Many challenging decisions are involved for women diagnosed with early-stage breast cancer, ones that will affect their long-term disease control and quality of life, according to study author Reshma Jagsi, MD, DPhil.
Despite evidence supporting the benefits of post-mastectomy radiotherapy in some patients, “Many patients must still decide whether they feel that the benefits outweigh the risks,” explained Jagsi, professor and deputy chair in the Department of Radiation Oncology at the University of Michigan. “One of the risks of radiation therapy is that it may affect the options and outcomes for breast reconstruction, which many women who receive mastectomy desire.”
This study collected medical and patient-reported outcomes data from women who were a median age of 49 and diagnosed with breast cancer and elected different types of reconstruction between 2012 and 2015: 553 of these patients received radiotherapy, and 1461 patients did not. About 38% and 25% of the patients who did and did not receive radiotherapy, respectively, received autologous reconstruction, and the rest received implant reconstruction.
From there, researchers determined whether radiotherapy was associated with complications developed post-reconstruction, such as hematoma or wound infection. They also measured patient satisfaction using a BREAST-Q patient-reported outcome instrument, 1 and 2 years after reconstruction.
At 1 year of follow-up, 28.8% of patients who had radiotherapy and 22.3% who did not, had at least 1 of the measured complications. At 2 years of follow-up, 34.1% and 22.5% of those who did and did not receive radiotherapy, respectively, experienced a complication with their breast reconstruction.
After accounting for several variables, the researchers determined that radiotherapy was linked to more than double the odds of developing complications in patients who received implants. However, for those patients who received autologous reconstruction, radiotherapy was not associated with complications. Additionally, the BREAST-Q scores of patients who had received radiation showed significantly lower patient-reported satisfaction than those of the patients who did not receive radiation. Once more, these differences were not shown among the patients with autologous reconstruction.
Currently, well-established approaches to integrate post-mastectomy radiotherapy and breast reconstruction are lacking, noted Jagsi.
“Although women must still weigh multiple factors, including the differences in operative time and rehabilitation required for different approaches when selecting their preferred type of reconstruction, those who plan to receive post-mastectomy radiation therapy should be informed of the substantial and significant impact of radiotherapy observed in the current study among patients who received implant reconstruction.”
However, those patients who intended to pursue autologous reconstruction could be reassured by these findings: “Outcomes among patients receiving autologous reconstruction did not appear substantially worse than those of unirradiated patients by 2 years.”
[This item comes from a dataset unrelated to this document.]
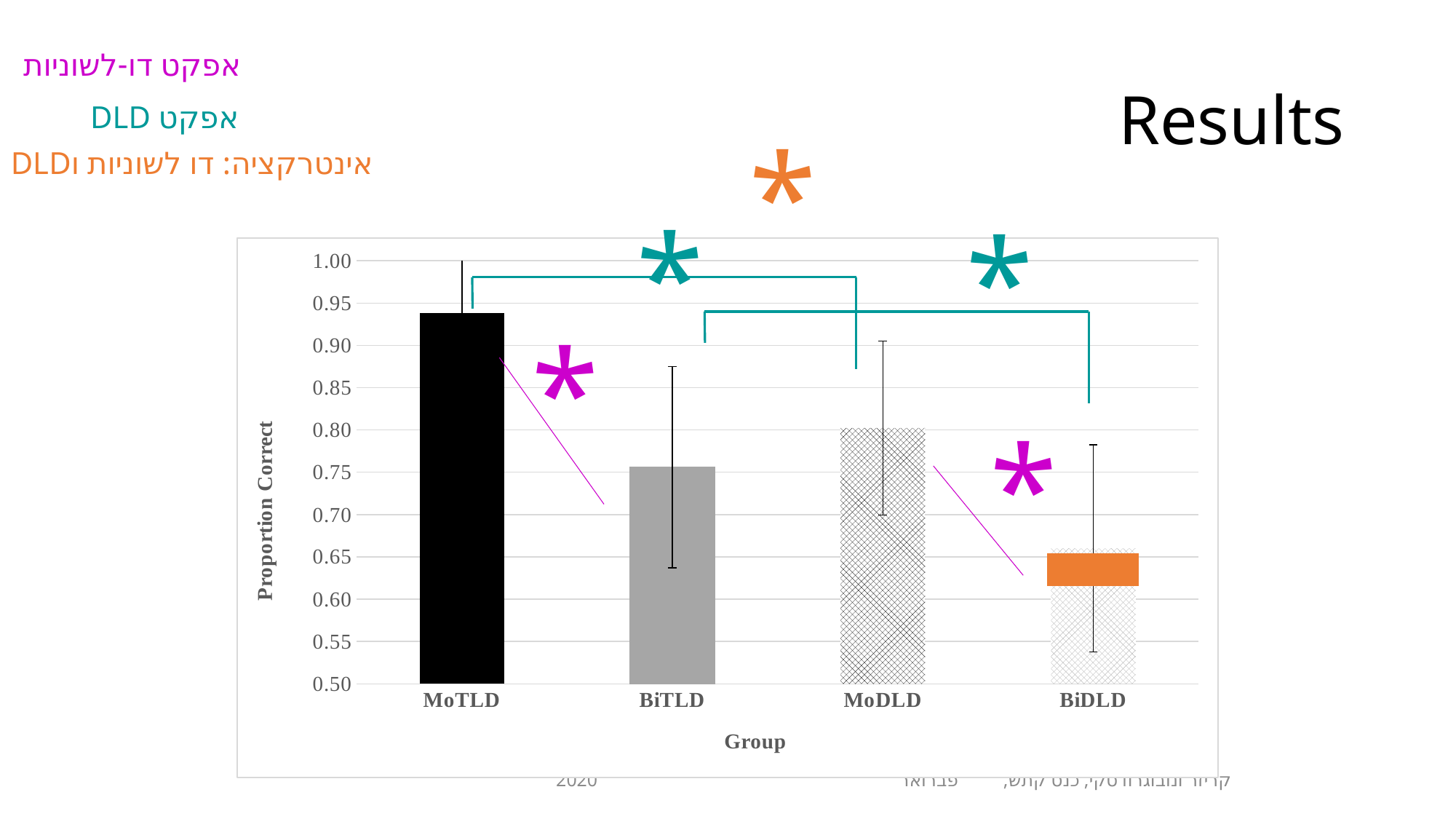
What is the title of the x axis of the chart? Group What kind of chart is shown on the slide? bar chart Which group has the lowest proportion correct? BiDLD Which group has a higher proportion correct, MoTLD or MoDLD? MoTLD How many groups are shown on the x axis of the chart? 4 Is the value for BiDLD greater or less than 0.70? less Which group has a higher proportion correct, MoDLD or BiDLD? MoDLD What is the title of the y axis of the chart? Proportion Correct Which group has a higher proportion correct, MoTLD or BiTLD? MoTLD Is the value for MoTLD greater or less than 0.90? greater Is the value for BiTLD greater or less than 0.80? less Which group has the highest proportion correct? MoTLD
Deirdre Kiely, MS, MPA, RN, ANP
Deirdre Kiely, MS, MPA, RN, ANPNurse PractitionerPerlmutter Cancer CenterChristiana Care Health SystemWilmington, DE
Breast cancer is a common disease among American women resulting in an increased awareness of breast cancer-related issues. Despite growing attention to the informational priorities of patients in a shared decision making model of care, patients report that provision of adequate information is an unmet need throughout their cancer experience. This is especially concerning for patients with cancer who must make complex decisions about their treatment based on an understanding of medical information in an unfamiliar learning environment.
The summary of the post-mastectomy radiation therapy (PMRT) data presented at the 2016 San Antonio Breast Cancer Symposium highlights the complexity of decision making around reconstructive options after mastectomy. Although patients with early-stage breast cancer may opt for
a mastectomy, they will probably not meet the criteria to have PMRT and can consider a wider range of reconstructive options. The indication for PMRT is a patient who presents with a high risk of local recurrence where the long-term benefits of radiation outweigh potential short- or long-term adverse effects.
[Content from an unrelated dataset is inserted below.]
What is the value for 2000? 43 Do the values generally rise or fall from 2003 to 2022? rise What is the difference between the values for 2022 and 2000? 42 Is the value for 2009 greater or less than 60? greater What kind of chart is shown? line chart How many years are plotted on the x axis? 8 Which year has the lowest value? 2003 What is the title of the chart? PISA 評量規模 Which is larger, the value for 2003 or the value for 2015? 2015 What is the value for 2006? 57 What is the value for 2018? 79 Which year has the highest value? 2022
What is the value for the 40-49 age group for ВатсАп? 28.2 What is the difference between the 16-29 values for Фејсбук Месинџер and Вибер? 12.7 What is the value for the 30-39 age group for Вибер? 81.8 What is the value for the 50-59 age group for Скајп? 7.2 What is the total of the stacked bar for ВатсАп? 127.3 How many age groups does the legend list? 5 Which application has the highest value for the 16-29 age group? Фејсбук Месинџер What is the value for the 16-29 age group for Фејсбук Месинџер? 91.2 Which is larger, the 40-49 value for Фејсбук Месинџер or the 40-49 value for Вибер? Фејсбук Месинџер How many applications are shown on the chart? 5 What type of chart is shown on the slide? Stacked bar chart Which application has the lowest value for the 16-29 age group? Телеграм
Researcher Reshma Jagsi, MD, DPhil, noted that patients who undergo PMRT after implant-based reconstruction report increased complications and lower satisfaction than those who undergo autologous reconstruction. An additional outcome measure of locoregional control, however, should also be considered, because this is the goal of radiation treatment.
A multidisciplinary approach to surgical planning should include the breast surgeon, plastic reconstructive surgeon, and radiation oncologist addressing preoperative consideration of risks/benefits of the planned surgery. The option of a staged reconstruction where a tissue expander (rather than the permanent implant) is placed at the time of the mastectomy and is in place during radiation would address risk of complications such as capsular contracture. The risks of delaying systemic adjuvant treatment during a longer recovery period after autologous reconstruction should also be considered.
The alignment of information needs and consideration of patient preference for involvement during comprehensive healthcare discussions makes for a more effective and meaningful provider—patient interaction. When patients are encouraged to communicate their concerns, they take an active role in tailoring their care and are generally more satisfied with the overall experience.